How Do Students Benefit from Review Games?

Not all kids learn best from an educator standing in front of the classroom, writing definitions on a chalkboard. Many teaching tips will discuss ways in which we can turn test reviews into a game. This is how we can make a review for a test seem like something other than it is, and this can help foster a love of knowledge for kids in a classroom.

Review games turn test prep into a game. This type of play engages students and can spark their interest in how a PowerPoint lesson just can’t. Rather than going rote through concepts, make a jeopardy-style game that makes math a fun classroom game.

Kids develop skills in different ways, and for many, these group review games are their favorite way to explore ideas.

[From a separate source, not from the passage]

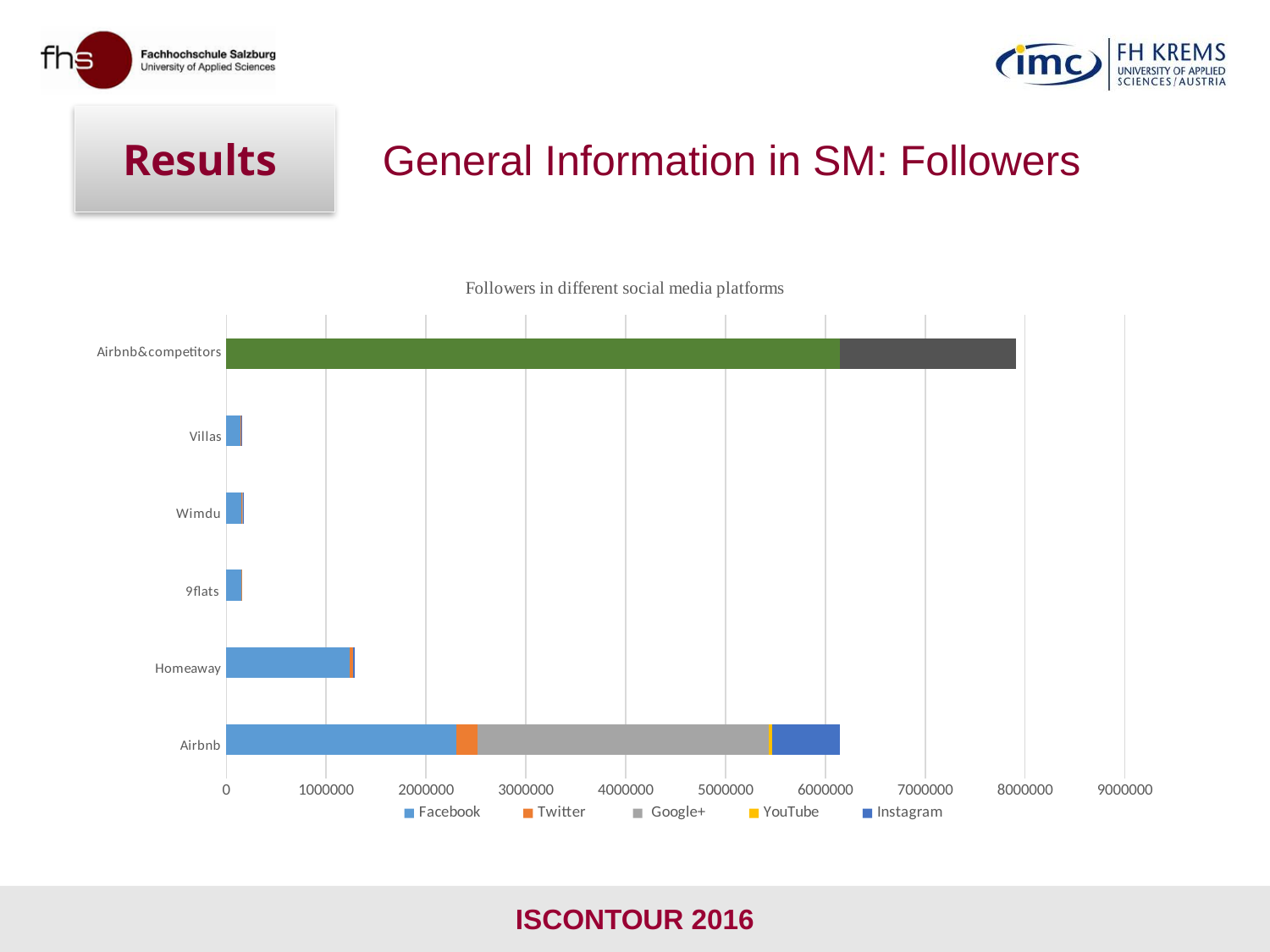
Which has a longer total bar, Airbnb or Homeaway? Airbnb What is the title of the chart? Followers in different social media platforms What kind of chart is shown on the slide? bar chart How many series does the chart legend list? 5 Is the total bar for Homeaway greater or less than 1000000? greater Is the total bar for Airbnb greater or less than 5000000? greater Which series is shown in grey in the chart legend? Google+ Which category has the longest total bar in the chart? Airbnb&competitors Is the total bar for Villas greater or less than 1000000? less How many categories are plotted on the vertical axis of the chart? 6 Which has a longer total bar, Homeaway or Wimdu? Homeaway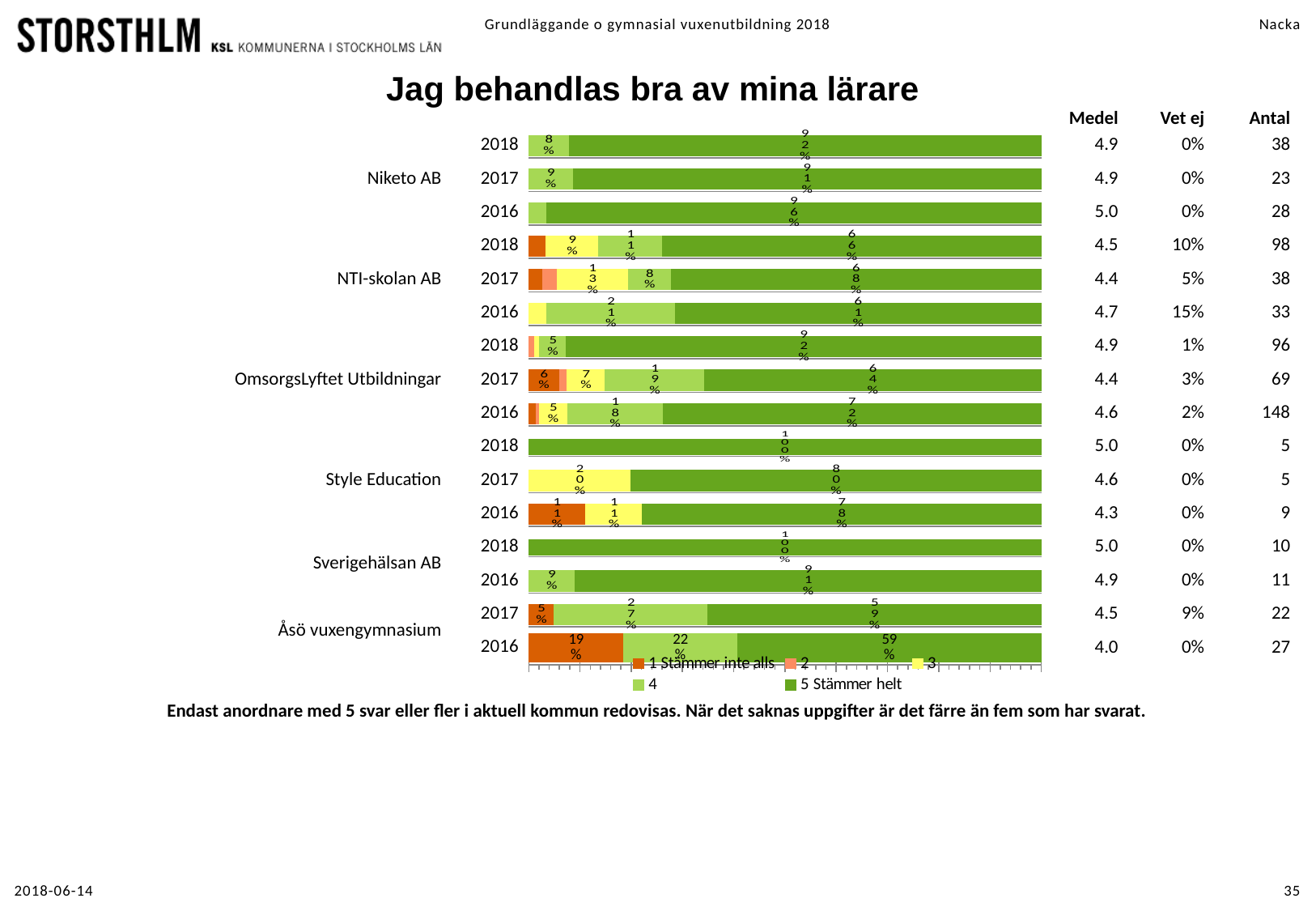
What share of NTI-skolan AB 2017 responses is '5 Stämmer helt'? 68% How many education providers are listed on the chart? 6 What share of Åsö vuxengymnasium 2016 responses is '5 Stämmer helt'? 59% Which bar has the largest '1 Stämmer inte alls' share? Åsö vuxengymnasium 2016 How many series does the chart legend list? 5 Which has a larger '5 Stämmer helt' share: Niketo AB 2018 or Åsö vuxengymnasium 2016? Niketo AB 2018 For Åsö vuxengymnasium 2016, what is the difference in percentage points between the '5 Stämmer helt' share and the '4' share? 37 What share of Åsö vuxengymnasium 2016 responses is '1 Stämmer inte alls'? 19% What is the title of the chart? Jag behandlas bra av mina lärare What kind of chart is shown on the slide? bar chart What share of Niketo AB 2016 responses is '5 Stämmer helt'? 96% What share of Style Education 2017 responses is '3'? 20%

Teaching requires flexibility. Whether the students are learning the ins and outs of mathematics or how to write a specific type of report, this type of practice helps them hone their skills and develop a love for knowledge.

You can easily find tons of digital resources that make education a bit more exciting for students. And the best part is that many of these resources are free. You can find questions and answers, point charts, and ideas for creating an engaging and fun way to get your students ready for the next exam. This is a great way to prepare your students for the content they can expect on a quiz and ask questions if they are unsure.

In Closing

The review games on this list can help students to develop a love for learning. Students can foster a better ability to work in teams, which will score them points in the future where they will be expected to work together in a team environment easily.

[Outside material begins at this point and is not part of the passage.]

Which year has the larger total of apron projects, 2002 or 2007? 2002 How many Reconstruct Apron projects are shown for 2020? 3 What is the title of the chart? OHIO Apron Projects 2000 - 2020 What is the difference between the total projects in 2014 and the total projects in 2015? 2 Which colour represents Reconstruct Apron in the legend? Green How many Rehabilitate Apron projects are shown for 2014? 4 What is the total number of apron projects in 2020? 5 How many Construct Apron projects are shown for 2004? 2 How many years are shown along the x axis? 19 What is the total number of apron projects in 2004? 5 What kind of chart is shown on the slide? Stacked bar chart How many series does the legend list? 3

A team-building exercise may seem to be childlike play, but it is an important social lesson that will significantly help them in the future.

Whether you use a question-based board game or a points system for an activity that involves teams, you can find free templates and plans that will allow you to create a unique system. Perhaps even with a points value, that will pose a key question to students who can earn points if they get correct.

Using points or not doesn’t matter. The idea is to help one student make their way to the correct answer to the question and take the time to explain to the students why these terms or concepts are important.

Review games are an important part of getting students ready to take tests and move on to more complicated subjects that rely on understanding groundwork principles and concepts.

Allowing students to work as a team, spending time letting them explore a question, and even assigning points so that a student, in the end, feels like they have won something is well worth the time and effort.